#### Consigne de l'exercice:
Repérez dans les données ci-dessous chaque ligne contenant la chaîne « bounding », puis recopiez toutes ces lignes.

#### Entrées tirées d'une collection:
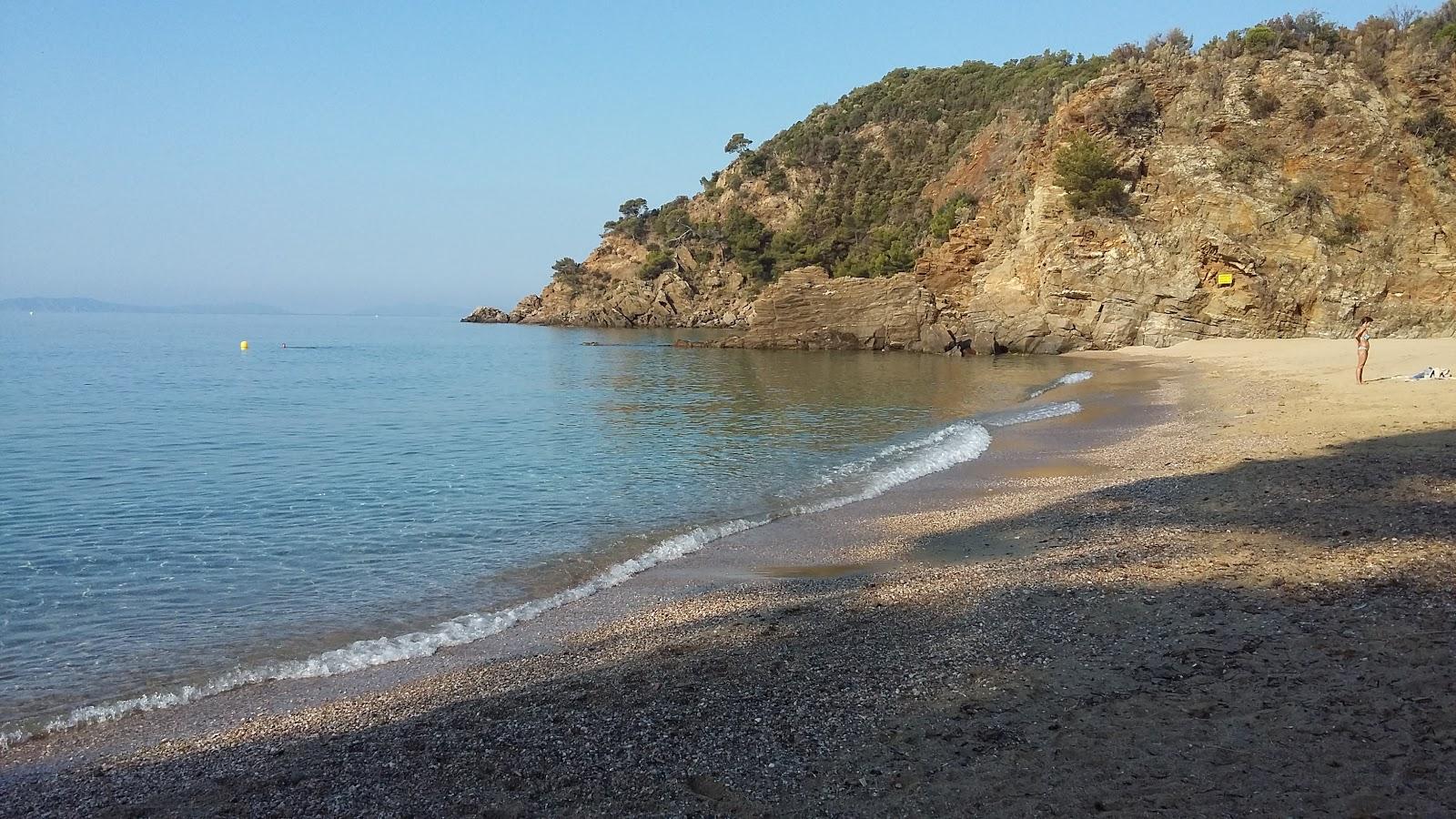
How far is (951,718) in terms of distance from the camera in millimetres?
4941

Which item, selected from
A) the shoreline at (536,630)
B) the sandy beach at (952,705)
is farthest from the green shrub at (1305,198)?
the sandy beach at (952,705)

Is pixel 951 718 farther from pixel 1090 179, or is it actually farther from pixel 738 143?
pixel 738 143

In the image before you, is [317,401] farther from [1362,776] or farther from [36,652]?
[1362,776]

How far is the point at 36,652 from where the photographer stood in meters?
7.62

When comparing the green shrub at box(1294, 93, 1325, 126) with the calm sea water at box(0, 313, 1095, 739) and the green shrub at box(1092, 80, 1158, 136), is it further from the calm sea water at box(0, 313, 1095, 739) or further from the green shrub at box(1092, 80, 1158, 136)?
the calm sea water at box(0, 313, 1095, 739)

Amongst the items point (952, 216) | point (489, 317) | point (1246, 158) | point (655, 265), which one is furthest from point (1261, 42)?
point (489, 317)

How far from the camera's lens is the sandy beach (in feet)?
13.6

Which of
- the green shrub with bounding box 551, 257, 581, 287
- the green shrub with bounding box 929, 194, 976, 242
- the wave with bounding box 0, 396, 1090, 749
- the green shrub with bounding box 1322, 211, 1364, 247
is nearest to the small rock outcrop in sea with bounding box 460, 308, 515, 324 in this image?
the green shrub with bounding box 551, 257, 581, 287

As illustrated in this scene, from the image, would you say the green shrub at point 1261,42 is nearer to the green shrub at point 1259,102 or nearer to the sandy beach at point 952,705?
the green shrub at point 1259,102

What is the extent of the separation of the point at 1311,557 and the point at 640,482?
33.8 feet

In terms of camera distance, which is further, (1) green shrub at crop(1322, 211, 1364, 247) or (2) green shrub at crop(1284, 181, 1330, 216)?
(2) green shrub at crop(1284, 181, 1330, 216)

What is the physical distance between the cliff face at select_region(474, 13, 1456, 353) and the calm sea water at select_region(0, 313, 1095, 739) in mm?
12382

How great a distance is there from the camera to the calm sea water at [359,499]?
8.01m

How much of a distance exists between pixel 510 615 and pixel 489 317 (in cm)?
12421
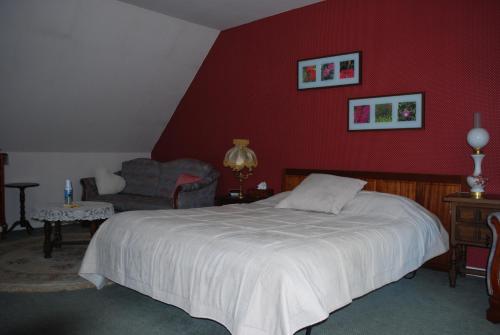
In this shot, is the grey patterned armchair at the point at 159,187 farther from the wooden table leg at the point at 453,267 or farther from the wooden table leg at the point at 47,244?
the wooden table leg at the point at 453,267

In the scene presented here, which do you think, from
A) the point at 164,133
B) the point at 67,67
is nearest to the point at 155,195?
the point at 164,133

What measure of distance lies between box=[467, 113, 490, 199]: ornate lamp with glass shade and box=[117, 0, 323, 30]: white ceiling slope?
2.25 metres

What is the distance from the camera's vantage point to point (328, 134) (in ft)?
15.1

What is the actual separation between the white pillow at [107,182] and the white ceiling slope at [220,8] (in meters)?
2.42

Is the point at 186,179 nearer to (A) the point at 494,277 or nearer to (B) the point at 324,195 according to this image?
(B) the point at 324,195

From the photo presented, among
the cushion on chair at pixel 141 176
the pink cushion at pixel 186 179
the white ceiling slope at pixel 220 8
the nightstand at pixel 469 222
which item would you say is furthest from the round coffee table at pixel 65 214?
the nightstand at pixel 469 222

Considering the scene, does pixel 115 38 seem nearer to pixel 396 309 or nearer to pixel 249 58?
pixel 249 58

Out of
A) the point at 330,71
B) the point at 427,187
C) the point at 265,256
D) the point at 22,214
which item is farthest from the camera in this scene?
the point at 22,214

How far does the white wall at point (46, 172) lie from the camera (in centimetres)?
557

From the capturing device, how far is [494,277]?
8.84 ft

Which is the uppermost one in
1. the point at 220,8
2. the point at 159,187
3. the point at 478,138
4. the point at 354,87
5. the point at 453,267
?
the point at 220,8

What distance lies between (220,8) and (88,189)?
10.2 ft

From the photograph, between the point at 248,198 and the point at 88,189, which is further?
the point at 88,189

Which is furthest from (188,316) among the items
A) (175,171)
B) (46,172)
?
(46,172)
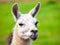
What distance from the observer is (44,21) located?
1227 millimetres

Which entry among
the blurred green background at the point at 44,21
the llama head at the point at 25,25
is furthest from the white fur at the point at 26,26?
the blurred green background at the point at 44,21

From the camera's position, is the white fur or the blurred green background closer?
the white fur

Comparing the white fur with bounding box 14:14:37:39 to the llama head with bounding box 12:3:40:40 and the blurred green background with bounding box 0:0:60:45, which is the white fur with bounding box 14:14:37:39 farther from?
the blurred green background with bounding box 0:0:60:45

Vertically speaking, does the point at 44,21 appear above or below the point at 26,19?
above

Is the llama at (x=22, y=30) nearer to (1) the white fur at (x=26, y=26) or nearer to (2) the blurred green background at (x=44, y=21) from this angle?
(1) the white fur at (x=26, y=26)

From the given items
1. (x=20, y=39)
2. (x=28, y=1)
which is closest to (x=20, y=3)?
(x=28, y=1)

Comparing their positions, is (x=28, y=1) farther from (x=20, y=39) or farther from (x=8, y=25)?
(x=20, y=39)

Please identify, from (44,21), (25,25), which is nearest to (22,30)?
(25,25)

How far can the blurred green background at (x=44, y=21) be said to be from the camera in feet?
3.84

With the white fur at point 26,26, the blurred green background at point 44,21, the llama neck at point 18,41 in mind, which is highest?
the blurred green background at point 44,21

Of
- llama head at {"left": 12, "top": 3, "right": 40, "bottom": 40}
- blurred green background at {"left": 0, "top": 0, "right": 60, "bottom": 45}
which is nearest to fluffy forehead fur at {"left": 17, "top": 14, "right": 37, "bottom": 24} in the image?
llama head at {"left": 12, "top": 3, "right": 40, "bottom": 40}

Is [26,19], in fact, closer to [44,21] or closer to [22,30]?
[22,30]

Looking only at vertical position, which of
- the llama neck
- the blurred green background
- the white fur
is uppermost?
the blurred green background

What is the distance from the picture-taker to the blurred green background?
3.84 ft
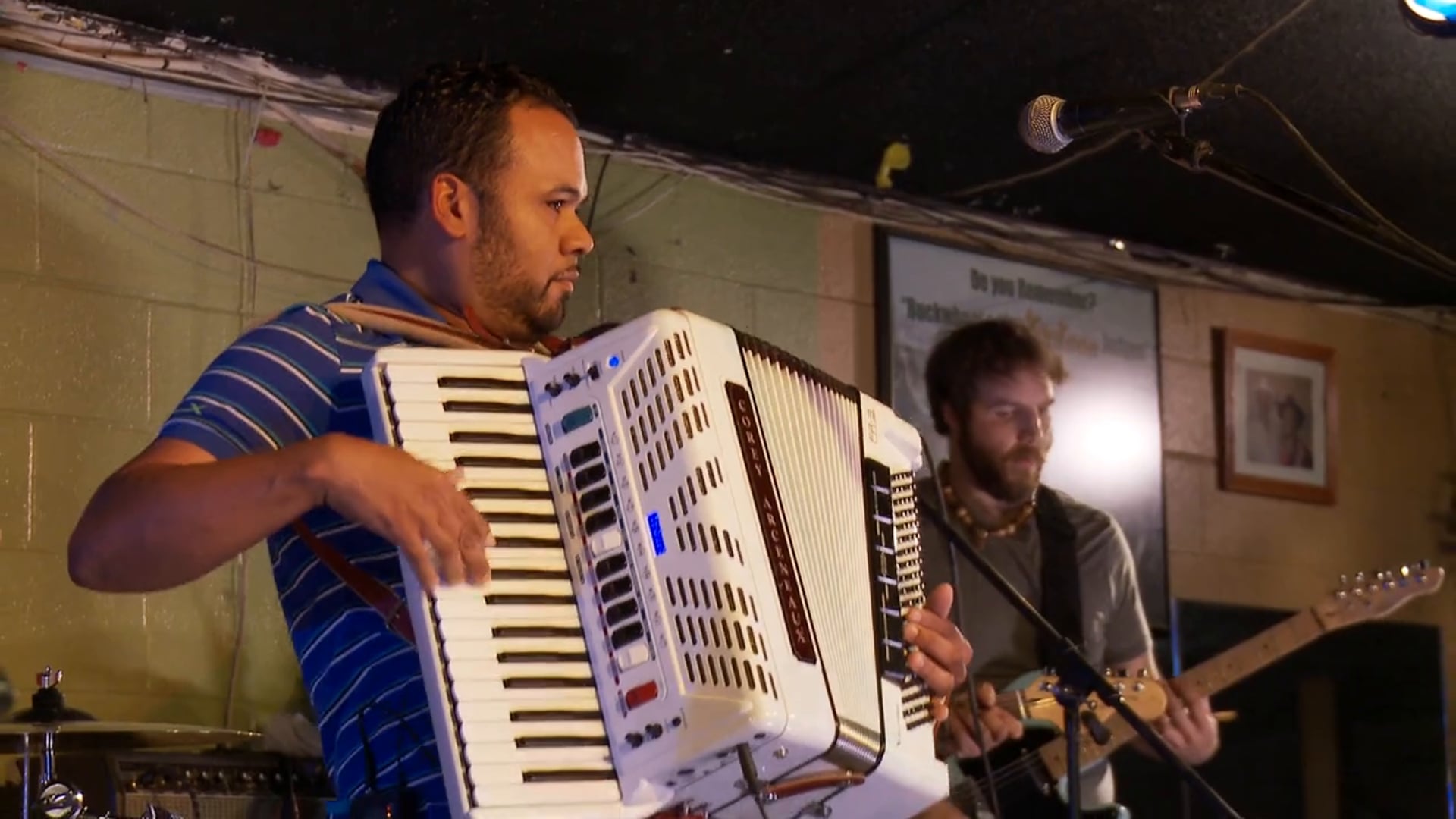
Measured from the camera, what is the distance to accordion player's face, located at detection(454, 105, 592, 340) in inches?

#### Résultat obtenu:
- the green shrub with bounding box 551, 257, 581, 287
- the green shrub with bounding box 929, 194, 976, 242
- the wave with bounding box 0, 396, 1090, 749
- the green shrub with bounding box 1322, 211, 1364, 247
is nearest to the small rock outcrop in sea with bounding box 460, 308, 515, 324 in this image?
the green shrub with bounding box 551, 257, 581, 287
Comparing the white fur with bounding box 14:14:37:39 to the llama head with bounding box 12:3:40:40 and the blurred green background with bounding box 0:0:60:45, which is the white fur with bounding box 14:14:37:39 farther from?
the blurred green background with bounding box 0:0:60:45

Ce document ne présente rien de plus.